> Предложенный текст
------------------------------

Будь у нас гласность печати, никогда Жуковский не подумал бы, Пушкин не осмелился бы воспеть победы Паскевича. Во-первых — потому, что этот род восторга анахронизм, что ничего нет поэтического в моём кучере, которого я за пьянство и воровство отдал в солдаты и который, попав в железный фрунт, попал в махину, которая стоит или подаётся вперёд без воли, без мысли и без отчёта, а что города берутся именно этими махинами, а не полководцем, которому стоит только расчесть, сколько он пожертвует этих махин, чтобы повязать на жену свою Екатерининскую ленту. Во-вторых, потому, что курам насмех быть вне себя от изумление, видя, что льву удалось, наконец, наложить лапу на мышь…
Пушкин в стихах своих Клеветникам России кажет им шиш из кармана. Он знает, что они не прочтут стихов его, следовательно и отвечать не будут на вопросы , на которые отвечать было бы очень легко, даже самому Пушкину. За что возрождающейся Европе любить нас?..
Мне также уже надоели эти географические фанфаронады наши: От Перми до Тавриды и проч. Что же тут хорошего, чем радоваться и чем хвастаться, что мы лежим врастяжку, что у нас от мысли до мысли пять тысяч вёрст…
Вы грозны на словах, попробуйте на деле.
А это похоже на Яшку, который горланит на мирской сходке: «да что вы, да сунься-ка, да где вам, да мы-то!» Неужели Пушкин не убедился, что нам с Европою воевать была бы смерть? Зачем же говорить нелепости и ещё против совести и более всего без пользы? Хорошо иногда в журнале политическом взбивать слова, чтобы заметать глаза пеною ; но у нас, где нет политики, из чего пустословить, кривословить? Это глупое ребячество, или постыдное унижение. Нет ни одного листка Journal de Débats, где бы не было статьи, написанной с большим жаром и с большим красноречием, нежели стихи Пушкина в Бородинской годовщине. Там те же мысли или то же бессмыслие…
И что опять за святотатство сочетать Бородино с Варшавою? Россия вопиет против этого беззакония. Хорошо Инвалиду сближать эпохи и события в календарских своих калейдоскопах, но Пушкину и Жуковскому кажется бы стыдно. Одна мысль в обоих стихотворениях показалась мне уместною и кстати. Это мадригал молодому Суворову. Нечего было Суворову вставать из гроба, чтобы благословить страдание Паскевича, который милостью божиею и без того обойдётся. В Паскевиче ничего нет суворовского, а наша война с Польшею тоже вовсе не суворовская, но хорошо было бы дедушке полюбоваться внуком.

------------------------------

> Задания
1. Ответьте на вопросы по тексту о стихах Пушкина:
(а) За что автор отдал своего кучера в солдаты?
(б) Статьи какого издания, согласно тексту, написаны с большим жаром и красноречием, чем стихи Пушкина в «Бородинской годовщине»?
(в) Какую мысль в обоих стихотворениях автор счел уместной и кстати?
2. Подхватите текст о стихах Пушкина и продолжите его с фразы, следующей за последней.

> Предоставленные сведения
------------------------------

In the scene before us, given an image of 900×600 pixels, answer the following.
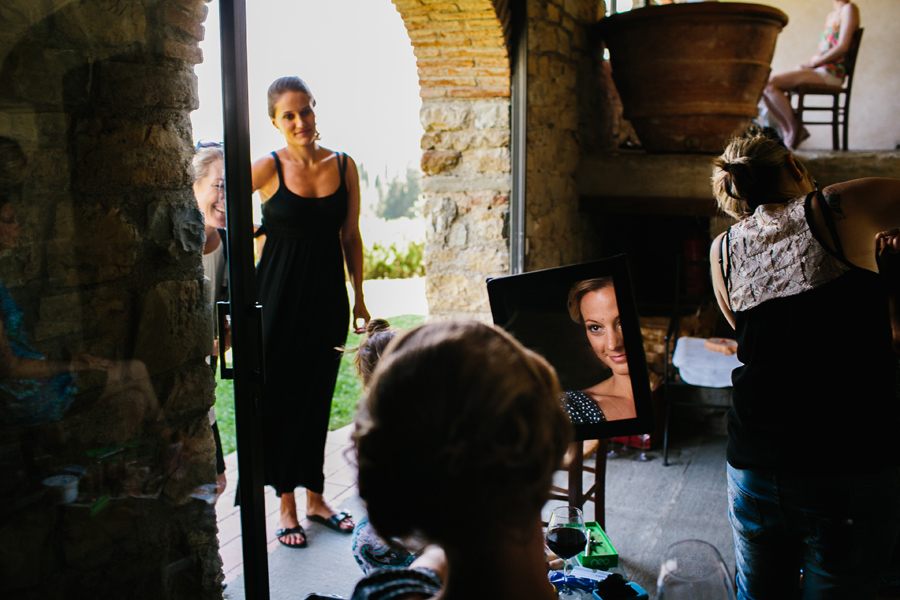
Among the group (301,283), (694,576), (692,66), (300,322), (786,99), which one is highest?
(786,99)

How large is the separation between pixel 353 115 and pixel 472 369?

------------------------------

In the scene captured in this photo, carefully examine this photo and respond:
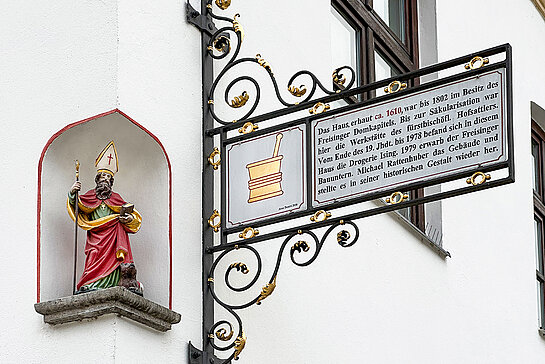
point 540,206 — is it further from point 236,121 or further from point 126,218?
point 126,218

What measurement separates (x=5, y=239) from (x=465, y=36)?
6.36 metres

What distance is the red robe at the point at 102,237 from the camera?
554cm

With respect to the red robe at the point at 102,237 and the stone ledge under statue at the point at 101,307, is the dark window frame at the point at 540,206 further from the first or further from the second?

------------------------------

> Ответы на задания
1.
(а) За пьянство и воровство.
(б) Journal de Débats.
(в) Мадригал молодому Суворову.

2.
После этих стихов не понимаю, почему Пушкину не воспевать Орлова за победы его старорусские, Нессельроде — за подписание мира. Когда решиться быть поэтом событий , а не соображений , то нечего робеть и жеманиться… Пой, да и только. Смешно, когда Пушкин хвастается, что мы не сожжём Варшавы их. И вестимо, потому что после нам пришлось же бы застроить её Вы так уже сбились с пахвей в своём патриотическом восторге, что не знаете на чем решиться: то у вас Варшава неприятельский город, то наш посад. [391]
Соч. IX, 157—159.
Пушкин заслушивался рассказов Натальи Кирилловны [Загряжской]: он ловил при ней отголоски поколений и общества, которые уже сошли с лица земли; он в беседе с нею находил необыкновенную прелесть Историческую и поэтическую, потому что и в истории много истинной и возвышенной поэзии, и в поэзии есть своя доля истории. Некоторые драгоценные частички этих бесед им сохранены: но самое сокровище осталось почти непочатым. [392]
Ст. Зап. Кн.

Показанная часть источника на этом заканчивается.